Anonymous wrote:Anonymous wrote:I am an introvert and clam up when I cannot get a word in edgewise or when someone starts talking over me or changes the conversation while I am trying to speak.
I recently stopped hanging out with some people because the conversations border on small talk. I am not good at small talk and prefer real and meaningful dialogue with people. I'm not saying small talk is bad, but I'm no good at it.
If like you and you are interesting, we can talk for hours.
But don’t you see that you also have to expend some energy and make an investment in the conversation to make it interesting? I appreciate the frank response, but this is my issue. “If I like you and you are interesting...” well you have to be interesting too! It can’t just be me dropping a bunch of topics and hoping you’ll find one interesting. And sometimes it takes a little work and small talk. No one likes small talk. Of course we all like deep and interesting conversations. But to have this, you have to have opinions and observations, take small risks, tell something personal about yourself.

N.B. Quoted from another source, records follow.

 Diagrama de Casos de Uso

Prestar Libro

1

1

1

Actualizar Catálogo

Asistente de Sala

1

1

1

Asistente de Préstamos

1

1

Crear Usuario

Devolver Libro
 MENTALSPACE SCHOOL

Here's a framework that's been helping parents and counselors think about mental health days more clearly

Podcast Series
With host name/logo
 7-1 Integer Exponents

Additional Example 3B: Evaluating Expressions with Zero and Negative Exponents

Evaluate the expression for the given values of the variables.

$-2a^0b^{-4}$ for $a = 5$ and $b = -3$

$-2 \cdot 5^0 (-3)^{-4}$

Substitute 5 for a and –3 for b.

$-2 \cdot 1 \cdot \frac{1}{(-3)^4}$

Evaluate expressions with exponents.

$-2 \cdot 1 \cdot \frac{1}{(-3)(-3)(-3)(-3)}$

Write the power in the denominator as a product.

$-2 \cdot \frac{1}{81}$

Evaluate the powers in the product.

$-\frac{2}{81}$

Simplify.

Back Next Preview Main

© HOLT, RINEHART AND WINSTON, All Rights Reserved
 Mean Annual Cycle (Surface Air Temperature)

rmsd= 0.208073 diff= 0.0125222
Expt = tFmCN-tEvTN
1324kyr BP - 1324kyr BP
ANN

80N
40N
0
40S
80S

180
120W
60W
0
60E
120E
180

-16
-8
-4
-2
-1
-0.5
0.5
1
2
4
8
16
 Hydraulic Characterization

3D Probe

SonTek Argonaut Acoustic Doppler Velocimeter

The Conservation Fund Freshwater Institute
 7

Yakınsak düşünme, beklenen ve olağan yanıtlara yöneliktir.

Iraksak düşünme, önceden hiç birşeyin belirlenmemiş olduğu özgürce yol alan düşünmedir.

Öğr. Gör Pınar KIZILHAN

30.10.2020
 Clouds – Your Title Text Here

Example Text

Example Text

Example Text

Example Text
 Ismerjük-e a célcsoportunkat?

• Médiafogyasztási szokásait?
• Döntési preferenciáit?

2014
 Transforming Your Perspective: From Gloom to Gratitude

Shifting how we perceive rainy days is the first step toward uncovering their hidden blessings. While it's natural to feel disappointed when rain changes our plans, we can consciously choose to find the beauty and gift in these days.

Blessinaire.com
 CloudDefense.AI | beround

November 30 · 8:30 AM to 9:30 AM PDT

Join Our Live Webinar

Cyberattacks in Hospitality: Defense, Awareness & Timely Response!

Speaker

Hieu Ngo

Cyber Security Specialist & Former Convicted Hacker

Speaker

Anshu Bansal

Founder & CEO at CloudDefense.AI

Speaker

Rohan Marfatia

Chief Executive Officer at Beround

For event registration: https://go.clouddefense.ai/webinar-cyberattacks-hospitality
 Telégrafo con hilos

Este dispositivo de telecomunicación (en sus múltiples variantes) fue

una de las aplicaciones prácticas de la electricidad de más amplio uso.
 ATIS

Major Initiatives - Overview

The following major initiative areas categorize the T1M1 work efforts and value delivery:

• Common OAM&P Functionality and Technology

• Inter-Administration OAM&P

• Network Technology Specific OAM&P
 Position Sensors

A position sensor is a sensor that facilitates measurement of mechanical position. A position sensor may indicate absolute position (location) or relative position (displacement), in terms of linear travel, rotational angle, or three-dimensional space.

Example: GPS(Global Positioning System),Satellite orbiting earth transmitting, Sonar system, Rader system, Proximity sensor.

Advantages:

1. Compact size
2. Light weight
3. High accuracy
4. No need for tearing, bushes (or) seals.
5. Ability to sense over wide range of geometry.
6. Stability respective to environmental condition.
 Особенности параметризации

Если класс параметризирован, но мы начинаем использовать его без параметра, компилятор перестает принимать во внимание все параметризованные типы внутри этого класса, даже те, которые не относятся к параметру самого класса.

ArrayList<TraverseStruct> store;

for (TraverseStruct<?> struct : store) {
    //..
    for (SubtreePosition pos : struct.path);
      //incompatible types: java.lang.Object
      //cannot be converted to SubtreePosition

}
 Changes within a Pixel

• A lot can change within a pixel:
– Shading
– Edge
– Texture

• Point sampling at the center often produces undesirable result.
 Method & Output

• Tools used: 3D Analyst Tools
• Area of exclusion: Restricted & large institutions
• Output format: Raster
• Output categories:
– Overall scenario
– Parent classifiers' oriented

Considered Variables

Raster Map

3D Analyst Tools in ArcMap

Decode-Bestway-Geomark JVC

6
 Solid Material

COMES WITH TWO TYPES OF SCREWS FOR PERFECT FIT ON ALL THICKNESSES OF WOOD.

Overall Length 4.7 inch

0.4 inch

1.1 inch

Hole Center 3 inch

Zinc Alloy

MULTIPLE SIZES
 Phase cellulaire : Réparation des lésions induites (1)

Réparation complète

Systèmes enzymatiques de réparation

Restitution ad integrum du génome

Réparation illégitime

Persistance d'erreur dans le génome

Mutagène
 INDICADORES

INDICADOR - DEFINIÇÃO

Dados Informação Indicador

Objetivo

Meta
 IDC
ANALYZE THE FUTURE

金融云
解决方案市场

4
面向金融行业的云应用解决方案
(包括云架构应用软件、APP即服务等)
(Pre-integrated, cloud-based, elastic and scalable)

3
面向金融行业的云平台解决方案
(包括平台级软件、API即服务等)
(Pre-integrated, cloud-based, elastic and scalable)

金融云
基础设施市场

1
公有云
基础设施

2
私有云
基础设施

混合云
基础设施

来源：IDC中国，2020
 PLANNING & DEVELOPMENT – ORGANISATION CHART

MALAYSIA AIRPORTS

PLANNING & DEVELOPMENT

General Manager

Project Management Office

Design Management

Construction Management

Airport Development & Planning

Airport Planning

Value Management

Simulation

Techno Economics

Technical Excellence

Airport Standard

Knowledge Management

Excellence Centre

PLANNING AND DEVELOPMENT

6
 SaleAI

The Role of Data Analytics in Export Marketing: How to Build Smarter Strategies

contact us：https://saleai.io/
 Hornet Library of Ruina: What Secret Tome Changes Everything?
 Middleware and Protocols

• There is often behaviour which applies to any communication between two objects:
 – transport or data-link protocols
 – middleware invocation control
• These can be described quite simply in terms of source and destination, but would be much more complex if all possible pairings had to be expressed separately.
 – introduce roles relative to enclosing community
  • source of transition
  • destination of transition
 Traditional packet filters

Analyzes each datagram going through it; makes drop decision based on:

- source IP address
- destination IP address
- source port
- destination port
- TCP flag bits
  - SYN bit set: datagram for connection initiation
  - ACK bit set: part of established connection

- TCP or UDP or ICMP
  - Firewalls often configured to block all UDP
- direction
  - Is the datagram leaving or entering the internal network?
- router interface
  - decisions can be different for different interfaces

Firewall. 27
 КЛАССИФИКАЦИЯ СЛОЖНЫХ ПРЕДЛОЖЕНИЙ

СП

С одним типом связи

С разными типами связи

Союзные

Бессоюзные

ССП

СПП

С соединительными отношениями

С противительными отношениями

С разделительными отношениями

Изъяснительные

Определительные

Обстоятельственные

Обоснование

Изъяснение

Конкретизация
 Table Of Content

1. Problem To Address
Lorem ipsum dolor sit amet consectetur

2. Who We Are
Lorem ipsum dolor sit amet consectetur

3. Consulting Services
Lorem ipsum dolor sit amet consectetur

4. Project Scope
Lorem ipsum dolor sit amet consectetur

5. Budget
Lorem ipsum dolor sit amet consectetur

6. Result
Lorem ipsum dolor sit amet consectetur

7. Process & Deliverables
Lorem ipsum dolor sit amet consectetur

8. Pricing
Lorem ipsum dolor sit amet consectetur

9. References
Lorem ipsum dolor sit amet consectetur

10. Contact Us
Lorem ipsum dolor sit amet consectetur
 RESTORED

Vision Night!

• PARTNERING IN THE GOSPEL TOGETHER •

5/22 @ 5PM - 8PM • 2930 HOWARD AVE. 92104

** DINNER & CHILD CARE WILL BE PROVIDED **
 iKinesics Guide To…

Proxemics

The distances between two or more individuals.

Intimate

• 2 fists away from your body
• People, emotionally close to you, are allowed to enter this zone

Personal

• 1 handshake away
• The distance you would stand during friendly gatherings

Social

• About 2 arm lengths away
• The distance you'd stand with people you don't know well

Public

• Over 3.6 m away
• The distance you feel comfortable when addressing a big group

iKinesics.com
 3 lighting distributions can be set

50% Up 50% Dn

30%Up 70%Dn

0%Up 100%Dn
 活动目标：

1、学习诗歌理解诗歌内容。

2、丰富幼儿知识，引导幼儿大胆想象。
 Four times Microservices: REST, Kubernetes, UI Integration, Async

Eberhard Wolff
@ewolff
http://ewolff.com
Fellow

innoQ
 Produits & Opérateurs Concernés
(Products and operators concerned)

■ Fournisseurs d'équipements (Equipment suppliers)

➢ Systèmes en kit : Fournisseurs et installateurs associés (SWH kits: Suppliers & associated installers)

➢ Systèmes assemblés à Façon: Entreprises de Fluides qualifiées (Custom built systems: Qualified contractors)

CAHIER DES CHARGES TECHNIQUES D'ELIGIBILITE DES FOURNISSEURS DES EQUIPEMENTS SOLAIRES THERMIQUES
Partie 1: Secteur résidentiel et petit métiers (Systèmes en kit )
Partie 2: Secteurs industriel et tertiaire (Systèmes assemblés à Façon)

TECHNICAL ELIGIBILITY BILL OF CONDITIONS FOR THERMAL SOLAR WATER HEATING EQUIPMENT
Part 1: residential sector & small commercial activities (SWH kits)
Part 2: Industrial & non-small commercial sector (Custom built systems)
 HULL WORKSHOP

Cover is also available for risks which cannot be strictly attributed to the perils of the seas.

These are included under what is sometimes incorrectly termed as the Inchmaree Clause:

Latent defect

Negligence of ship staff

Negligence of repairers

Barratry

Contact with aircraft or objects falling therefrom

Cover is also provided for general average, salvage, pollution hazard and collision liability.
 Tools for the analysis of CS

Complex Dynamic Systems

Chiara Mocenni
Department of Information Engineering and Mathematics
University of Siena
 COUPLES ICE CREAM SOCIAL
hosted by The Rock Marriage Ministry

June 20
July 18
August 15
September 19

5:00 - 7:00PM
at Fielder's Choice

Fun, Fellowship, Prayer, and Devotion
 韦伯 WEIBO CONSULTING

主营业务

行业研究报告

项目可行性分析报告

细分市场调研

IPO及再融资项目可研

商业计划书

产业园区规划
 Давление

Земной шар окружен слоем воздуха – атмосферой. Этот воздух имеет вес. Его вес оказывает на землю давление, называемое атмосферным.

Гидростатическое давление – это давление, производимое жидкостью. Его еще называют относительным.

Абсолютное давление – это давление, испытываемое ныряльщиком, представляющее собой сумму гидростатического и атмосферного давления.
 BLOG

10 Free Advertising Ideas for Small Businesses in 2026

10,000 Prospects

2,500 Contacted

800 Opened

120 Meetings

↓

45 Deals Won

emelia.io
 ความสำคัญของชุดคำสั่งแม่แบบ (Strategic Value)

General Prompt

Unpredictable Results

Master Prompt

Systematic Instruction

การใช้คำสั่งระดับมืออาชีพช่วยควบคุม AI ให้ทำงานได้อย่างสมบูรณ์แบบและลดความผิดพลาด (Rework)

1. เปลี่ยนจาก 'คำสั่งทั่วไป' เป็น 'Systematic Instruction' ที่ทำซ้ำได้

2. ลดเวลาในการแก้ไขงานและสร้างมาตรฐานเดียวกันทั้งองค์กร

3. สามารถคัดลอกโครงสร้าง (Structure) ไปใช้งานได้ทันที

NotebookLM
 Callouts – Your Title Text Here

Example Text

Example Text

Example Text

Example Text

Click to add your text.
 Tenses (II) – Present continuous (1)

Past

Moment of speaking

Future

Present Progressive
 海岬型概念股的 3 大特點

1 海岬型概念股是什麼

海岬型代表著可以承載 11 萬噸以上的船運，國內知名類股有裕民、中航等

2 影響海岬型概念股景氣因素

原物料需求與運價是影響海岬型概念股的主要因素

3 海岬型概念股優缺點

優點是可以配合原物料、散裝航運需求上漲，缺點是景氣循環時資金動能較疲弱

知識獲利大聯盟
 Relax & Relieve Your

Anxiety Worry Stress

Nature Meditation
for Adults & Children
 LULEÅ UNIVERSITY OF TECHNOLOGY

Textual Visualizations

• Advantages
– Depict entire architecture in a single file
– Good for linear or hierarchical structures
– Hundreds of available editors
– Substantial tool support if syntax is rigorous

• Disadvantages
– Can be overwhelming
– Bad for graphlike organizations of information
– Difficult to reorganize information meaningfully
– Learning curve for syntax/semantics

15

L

Anonymous wrote:I am an introvert and clam up when I cannot get a word in edgewise or when someone starts talking over me or changes the conversation while I am trying to speak.
I recently stopped hanging out with some people because the conversations border on small talk. I am not good at small talk and prefer real and meaningful dialogue with people. I'm not saying small talk is bad, but I'm no good at it.
If like you and you are interesting, we can talk for hours.